In 2020, Pablo López proved he’s in the Marlins starting rotation to stay.
Taking major steps forward in his third major league season, it wouldn’t seem a farse one to say Miami has another good young arm in López, who now makes this Marlins rotation appear formidable when pairing him with Sixto Sánchez and Sandy Alcántara. Join us to take a glimpse at what his 2020 looked like.
After a 2019 season where he showed flashes of good performance, López began the 2020 season with what looked like a player beginning to harness his ability and put it all together. His first outing of the campaign—five scoreless innings of two hits, no walks, and seven strikeouts to get the win against the Orioles—was a clue of what was right around the corner for Pablo.
The Venezuelan righty cruised through August. At the end of the month, he was 3-2 with a 2.10 ERA. He didn’t allow more than two earned runs in any of his six starts, only served up one home run, and gave up just seven walks (four in a single appearance on 08/09 against the Mets).
The ensuing month of September could best be characterized as a test of the young right-hander’s character, where he endured his two most trying outings of the season. On September 4, López was smashed by the Rays with five earned runs on five hits across four innings. Then, on the 9th, he started one of the most embarrassing losses in Marlins history (29-9): 1.2 IP, 4 H, 7 ER, 4 BB, HR vs. the Braves.
But he overcame that. In Pablo’s final three games, he surrendered only eight hits and three earned runs in 17 1⁄3 episodes, along with five bases on balls and 19 strikeouts. That was good for a 1.56 ERA, a .136 opponent batting average, and a .448 OPS.
In general, the 24-year-old was a master at inducing soft contact. His 85.7 MPH exit velocity was among the best, the same as his barrel%, which was below the MLB average (4.3%). Also, you need to take a look at his low hard hit% (32.3%) and his launch angle, which decreased from 10º in 2019 to 6.7º this time.
- Nine of López’s 11 outings were quality starts. In fact, if you remove his cited performances against Tampa Bay (09/04) and Atlanta (09/09), his ERA would sit at 1.92.
- He keeps improving against righties. His slash line off them went from .217/.272/.353/.625 in 2019 to .184/.261/.286/.547 this year.
- López’s expected ERA was 3.28, that’s a great number considering it was 4.12 in 2018 and 4.57 in 2019.

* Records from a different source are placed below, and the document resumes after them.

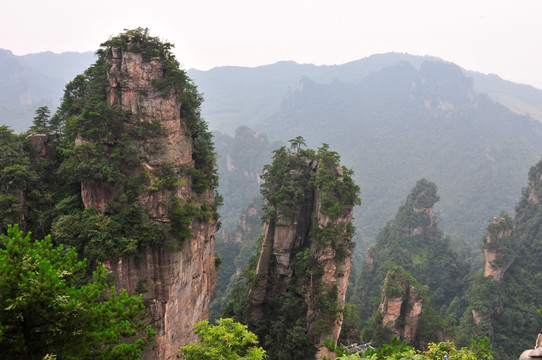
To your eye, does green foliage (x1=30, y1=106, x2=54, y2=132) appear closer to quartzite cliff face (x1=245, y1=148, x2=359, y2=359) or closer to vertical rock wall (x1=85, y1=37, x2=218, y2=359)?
vertical rock wall (x1=85, y1=37, x2=218, y2=359)

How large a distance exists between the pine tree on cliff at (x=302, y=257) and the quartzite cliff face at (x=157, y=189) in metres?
6.53

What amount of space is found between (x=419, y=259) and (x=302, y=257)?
4069 cm

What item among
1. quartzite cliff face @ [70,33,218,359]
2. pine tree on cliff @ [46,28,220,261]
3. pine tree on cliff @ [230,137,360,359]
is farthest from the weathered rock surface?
pine tree on cliff @ [46,28,220,261]

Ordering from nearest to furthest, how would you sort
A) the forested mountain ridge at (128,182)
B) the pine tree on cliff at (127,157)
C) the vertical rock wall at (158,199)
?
the pine tree on cliff at (127,157) < the forested mountain ridge at (128,182) < the vertical rock wall at (158,199)

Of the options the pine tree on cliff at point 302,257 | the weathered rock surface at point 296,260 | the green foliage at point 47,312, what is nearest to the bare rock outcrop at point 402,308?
the weathered rock surface at point 296,260

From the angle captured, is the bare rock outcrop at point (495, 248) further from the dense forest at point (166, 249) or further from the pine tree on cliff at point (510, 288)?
the dense forest at point (166, 249)

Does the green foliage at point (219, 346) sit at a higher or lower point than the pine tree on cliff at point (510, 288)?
higher

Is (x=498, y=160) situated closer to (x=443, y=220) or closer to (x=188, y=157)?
(x=443, y=220)

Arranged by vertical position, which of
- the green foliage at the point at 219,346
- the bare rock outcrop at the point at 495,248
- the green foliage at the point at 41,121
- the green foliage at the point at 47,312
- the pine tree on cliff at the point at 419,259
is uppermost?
the green foliage at the point at 41,121

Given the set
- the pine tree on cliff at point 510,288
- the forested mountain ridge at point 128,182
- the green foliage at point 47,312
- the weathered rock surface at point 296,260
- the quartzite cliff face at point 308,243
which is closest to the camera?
the green foliage at point 47,312

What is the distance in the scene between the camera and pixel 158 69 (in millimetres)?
20016

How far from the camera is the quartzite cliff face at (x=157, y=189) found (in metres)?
17.9

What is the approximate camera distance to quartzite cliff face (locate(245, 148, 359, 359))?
23422 mm

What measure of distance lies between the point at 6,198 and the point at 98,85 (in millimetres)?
8047
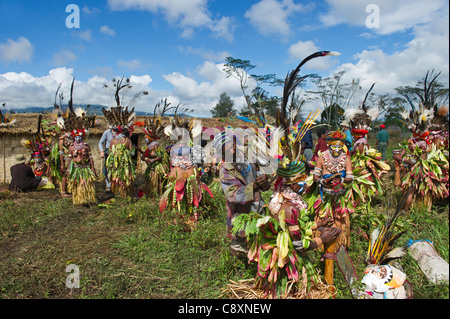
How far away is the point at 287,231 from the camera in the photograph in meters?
2.75

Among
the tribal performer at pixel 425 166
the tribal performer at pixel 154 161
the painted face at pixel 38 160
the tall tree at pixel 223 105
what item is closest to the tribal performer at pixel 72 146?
the painted face at pixel 38 160

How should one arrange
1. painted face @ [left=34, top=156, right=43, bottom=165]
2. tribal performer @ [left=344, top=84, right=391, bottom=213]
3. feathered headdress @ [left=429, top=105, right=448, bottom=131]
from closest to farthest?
tribal performer @ [left=344, top=84, right=391, bottom=213] → feathered headdress @ [left=429, top=105, right=448, bottom=131] → painted face @ [left=34, top=156, right=43, bottom=165]

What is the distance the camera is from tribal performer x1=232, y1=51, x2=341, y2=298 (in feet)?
9.02

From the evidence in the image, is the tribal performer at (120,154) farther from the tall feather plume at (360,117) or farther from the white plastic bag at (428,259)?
the white plastic bag at (428,259)

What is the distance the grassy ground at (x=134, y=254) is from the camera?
11.2ft

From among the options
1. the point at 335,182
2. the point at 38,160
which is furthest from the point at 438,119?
the point at 38,160

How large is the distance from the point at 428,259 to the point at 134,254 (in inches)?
147

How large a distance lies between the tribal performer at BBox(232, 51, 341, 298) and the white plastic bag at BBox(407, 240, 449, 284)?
1.01 metres

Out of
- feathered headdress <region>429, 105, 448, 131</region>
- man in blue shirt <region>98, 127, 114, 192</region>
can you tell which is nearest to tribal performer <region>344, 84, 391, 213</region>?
feathered headdress <region>429, 105, 448, 131</region>

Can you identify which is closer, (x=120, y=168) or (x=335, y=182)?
(x=335, y=182)

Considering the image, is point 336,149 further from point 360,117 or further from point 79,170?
point 79,170

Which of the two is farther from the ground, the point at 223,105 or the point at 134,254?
the point at 223,105

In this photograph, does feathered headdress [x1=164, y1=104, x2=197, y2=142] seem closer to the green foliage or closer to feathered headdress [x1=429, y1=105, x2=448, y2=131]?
the green foliage
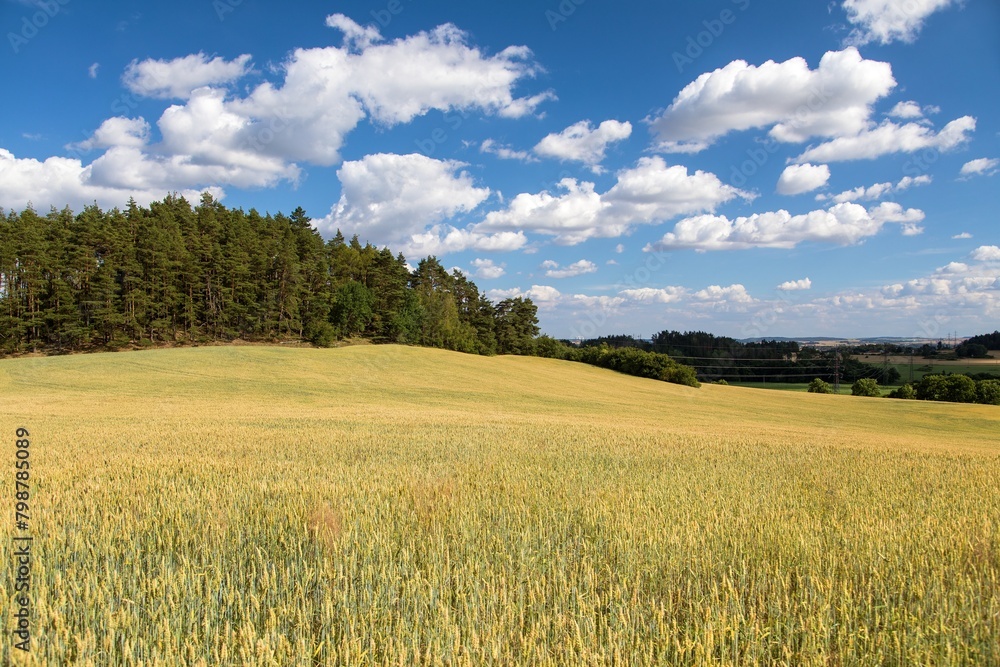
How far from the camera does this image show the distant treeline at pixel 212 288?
207 ft

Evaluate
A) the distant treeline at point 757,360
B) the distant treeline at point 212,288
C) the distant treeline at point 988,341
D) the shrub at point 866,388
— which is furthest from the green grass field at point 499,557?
the distant treeline at point 988,341

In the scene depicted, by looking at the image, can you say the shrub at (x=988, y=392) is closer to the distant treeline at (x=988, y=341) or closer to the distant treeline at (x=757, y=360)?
the distant treeline at (x=757, y=360)

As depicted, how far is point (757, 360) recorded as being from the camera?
4567 inches

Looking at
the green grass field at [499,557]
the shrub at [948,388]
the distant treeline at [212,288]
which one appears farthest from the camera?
the distant treeline at [212,288]

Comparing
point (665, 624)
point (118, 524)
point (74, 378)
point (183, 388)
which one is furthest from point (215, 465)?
point (74, 378)

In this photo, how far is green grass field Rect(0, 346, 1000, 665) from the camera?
11.2ft

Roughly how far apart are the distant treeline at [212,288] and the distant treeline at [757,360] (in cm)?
2790

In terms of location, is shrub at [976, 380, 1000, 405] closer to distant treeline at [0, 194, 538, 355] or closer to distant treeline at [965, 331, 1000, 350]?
distant treeline at [0, 194, 538, 355]

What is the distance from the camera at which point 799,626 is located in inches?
149

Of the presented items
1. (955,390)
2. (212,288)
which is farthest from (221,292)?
(955,390)

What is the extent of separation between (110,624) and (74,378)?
1655 inches

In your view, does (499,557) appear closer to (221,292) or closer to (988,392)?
(988,392)

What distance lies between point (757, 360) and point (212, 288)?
106 metres

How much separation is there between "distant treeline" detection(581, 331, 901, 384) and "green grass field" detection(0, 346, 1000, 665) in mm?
88797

High Points: Getting the win in his first start of the season, with five zeroes against the Orioles on August 4. Striking out eight with no walks in six innings off the Braves on August 14. His sixth and final start of the season with five scoreless vs. Atlanta on September 24.
Low Point: Seven earned runs on four hits and four walks in 1 2⁄3 innings against the Braves in a 29-9 loss.
Along with Sandy Alcántara and Elieser Hernández, López is one of the three men to have secured a spot in the starting rotation for next year. And that’s what was supposed to happen not only for how good he was in 2020, but also given how he has improved over his three years since debuting in 2018.
Pablo makes us think that he’s not done yet. What he does need is to try to go deeper in games, but so far, so good for him, especially in an era when starting pitchers are being utilized in ways previously unseen.
He has the secret formula to induce soft contact, almost no home runs, strike out 9.3 per nine, and give up 2.8 walks per nine without having overwhelming velocity on his pitches.
Only time will tell on how López will perform next year across the full-spectrum of a 162-game season but his low barrel%, exit velocity, and hard hit% will be key factors for him going forward so long as he keeps increasing his ground ball rate, as he did this year (from 49.1% to 52.8%).
If 2020 has taught us anything, it is that the plan CEO Derek Jeter and co. have in place for this organization seem to be sprouting its first flowers of fruitfulness, largely thanks to the growth of the starting rotation.